Prêt initial à taux progressif :
Les contribuables qui ont emprunté initialement à un taux progressif, peuvent se voir réclamer à la rupture du contrat des intérêts dits « compensatoires », l'emprunteur ayant pu bénéficier d'un taux préférentiel lors des premières années de remboursement. Dans ce cas, le nouveau prêt peut porter sur un capital incluant notamment l'indemnité compensatoire. Cette circonstance ne conduit pas à refuser le bénéfice du crédit d'impôts, mais les intérêts ouvrant droit à crédit d’impôt restent limités à ceux afférents au capital du prêt initial restant dû, dans la limite de l’échéancier initial.
Intérêts supportés par les porteurs de parts :
Les associés personnes physiques de sociétés éligibles au crédit d'imôts, lorsque ces sociétés mettent à leur disposition gratuite à titre d’habitation principale les logements dont elles sont propriétaires, peuvent en principe bénéficier du crédit d’impôt au titre de :
- la quote-part qui leur incombe dans les intérêts des prêts contractés par la société pour l’acquisition ou la construction de ces logements ;
- les intérêts des prêts qu'ils ont contractés personnellement pour acquérir les droits sociaux
correspondants.
« Prêts-relais », « prêts achat-revente » et prêts équivalents :
Lorsque l’acquisition immobilière de la nouvelle résidence principale est en partie financée par la vente d’un autre bien immobilier mais que cette dernière vente n’est pas intervenue au moment de l’acquisition nouvelle, les établissements de crédit proposent des prêts spécifiques dits « prêts-relais » ou « prêts achat-revente ».
Dans cette situation, les intérêts des prêts ainsi conclus afin de libérer en trésorerie tout ou partie de la valeur du bien immobilier mis en vente et de contribuer au financement de l’acquisition de la nouvelle habitation principale ouvrent droit au crédit d’impôt, au même titre, toutes autres conditions étant par ailleurs remplies, que le prêt immobilier (généralement contracté simultanément) destiné à financer si nécessaire la différence entre le prix de la nouvelle habitation principale et celui du bien cédé.
Notez que le crédit d’impôt s’applique au titre des 5 ou 7 premières annuités d’intérêts de prêts, dont le point de départ est en principe constitué par la première mise à disposition des fonds empruntés.

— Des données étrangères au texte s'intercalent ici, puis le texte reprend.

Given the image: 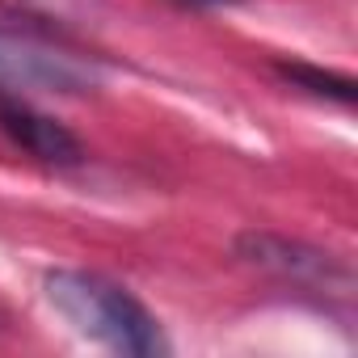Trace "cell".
<instances>
[{
    "label": "cell",
    "instance_id": "6da1fadb",
    "mask_svg": "<svg viewBox=\"0 0 358 358\" xmlns=\"http://www.w3.org/2000/svg\"><path fill=\"white\" fill-rule=\"evenodd\" d=\"M43 295L80 337L114 354L127 358L169 354V337L160 320L148 312V303L97 270H51L43 274Z\"/></svg>",
    "mask_w": 358,
    "mask_h": 358
},
{
    "label": "cell",
    "instance_id": "7a4b0ae2",
    "mask_svg": "<svg viewBox=\"0 0 358 358\" xmlns=\"http://www.w3.org/2000/svg\"><path fill=\"white\" fill-rule=\"evenodd\" d=\"M0 89L5 93H55L85 97L101 89V64L80 51L59 26L0 22Z\"/></svg>",
    "mask_w": 358,
    "mask_h": 358
},
{
    "label": "cell",
    "instance_id": "3957f363",
    "mask_svg": "<svg viewBox=\"0 0 358 358\" xmlns=\"http://www.w3.org/2000/svg\"><path fill=\"white\" fill-rule=\"evenodd\" d=\"M232 253L249 270L270 274L282 287H299V291H312V295H324V299H350L354 295V270L337 253H329L320 245H308L299 236L249 228L232 241Z\"/></svg>",
    "mask_w": 358,
    "mask_h": 358
},
{
    "label": "cell",
    "instance_id": "277c9868",
    "mask_svg": "<svg viewBox=\"0 0 358 358\" xmlns=\"http://www.w3.org/2000/svg\"><path fill=\"white\" fill-rule=\"evenodd\" d=\"M0 135L13 139L22 152H30L38 164H51V169H76L89 156L80 135L72 127H64L55 114L38 110L26 93L0 89Z\"/></svg>",
    "mask_w": 358,
    "mask_h": 358
},
{
    "label": "cell",
    "instance_id": "5b68a950",
    "mask_svg": "<svg viewBox=\"0 0 358 358\" xmlns=\"http://www.w3.org/2000/svg\"><path fill=\"white\" fill-rule=\"evenodd\" d=\"M274 72H278L291 89H299V93H308V97L337 101V106H350V101H354V80H350L345 72H329V68H316V64H303V59H278Z\"/></svg>",
    "mask_w": 358,
    "mask_h": 358
},
{
    "label": "cell",
    "instance_id": "8992f818",
    "mask_svg": "<svg viewBox=\"0 0 358 358\" xmlns=\"http://www.w3.org/2000/svg\"><path fill=\"white\" fill-rule=\"evenodd\" d=\"M0 9H9L26 22H47V26L64 22V0H0Z\"/></svg>",
    "mask_w": 358,
    "mask_h": 358
},
{
    "label": "cell",
    "instance_id": "52a82bcc",
    "mask_svg": "<svg viewBox=\"0 0 358 358\" xmlns=\"http://www.w3.org/2000/svg\"><path fill=\"white\" fill-rule=\"evenodd\" d=\"M182 9H224V5H236V0H173Z\"/></svg>",
    "mask_w": 358,
    "mask_h": 358
}]
</instances>
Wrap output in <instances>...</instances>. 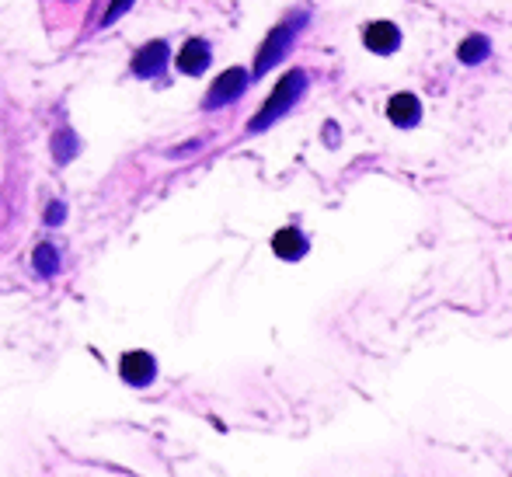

Au cas particulier, lorsque le crédit d’impôt est accordé au titre des intérêts d’un « prêt-relais », les annuités de remboursement éligibles sont également décomptées à partir de la première
mise à disposition des fonds empruntés au titre de ce prêt. Il n’est pas nécessaire de reporter le point de départ du décompte des annuités à la mise à disposition des fonds correspondant au prêt qui court à compter de la vente de l’immeuble cédé.
Ainsi, le crédit d’impôt s’applique aux intérêts versés au titre de la période où la charge financière est la plus importante. Il est rappelé que les intérêts versés au titre de la première annuité ainsi déterminée bénéficient du crédit d’impôt au taux majoré de 40 %.
Prêts dits « in fine » :
Les prêts dits « in fine » s’entendent de ceux pour lesquels l'emprunteur ne rembourse tout d’abord que les intérêts, avant de rembourser le capital en une seule fois au terme du prêt. Le remboursement du capital est généralement garanti par la constitution parallèle d'une épargne, par exemple au travers d’un contrat d'assurance-vie. Les intérêts de tels prêts peuvent ouvrir droit au crédit d’impôt, toutes autres conditions étant par ailleurs remplies.
Réaffectation à une nouvelle acquisition d’un prêt déjà souscrit pour une acquisition antérieure :
Dans certaines circonstances et notamment en vue de conserver le bénéfice d’un taux favorable, l'emprunteur peut être amené à réaffecter à une nouvelle acquisition un prêt souscrit pour le financement d’une acquisition antérieure.
Dans cette hypothèse, et toutes autres conditions étant par ailleurs remplies, il est admis que les intérêts versés au titre de ce prêt puissent être pris en compte dans les mêmes conditions que s’il s’agissait d’un nouvel emprunt. Dès lors que la mise à disposition des fonds est déjà intervenue, le point de départ des annuités éligibles est alors fixé à la date de signature de l’acte authentique d’acquisition du nouveau logement.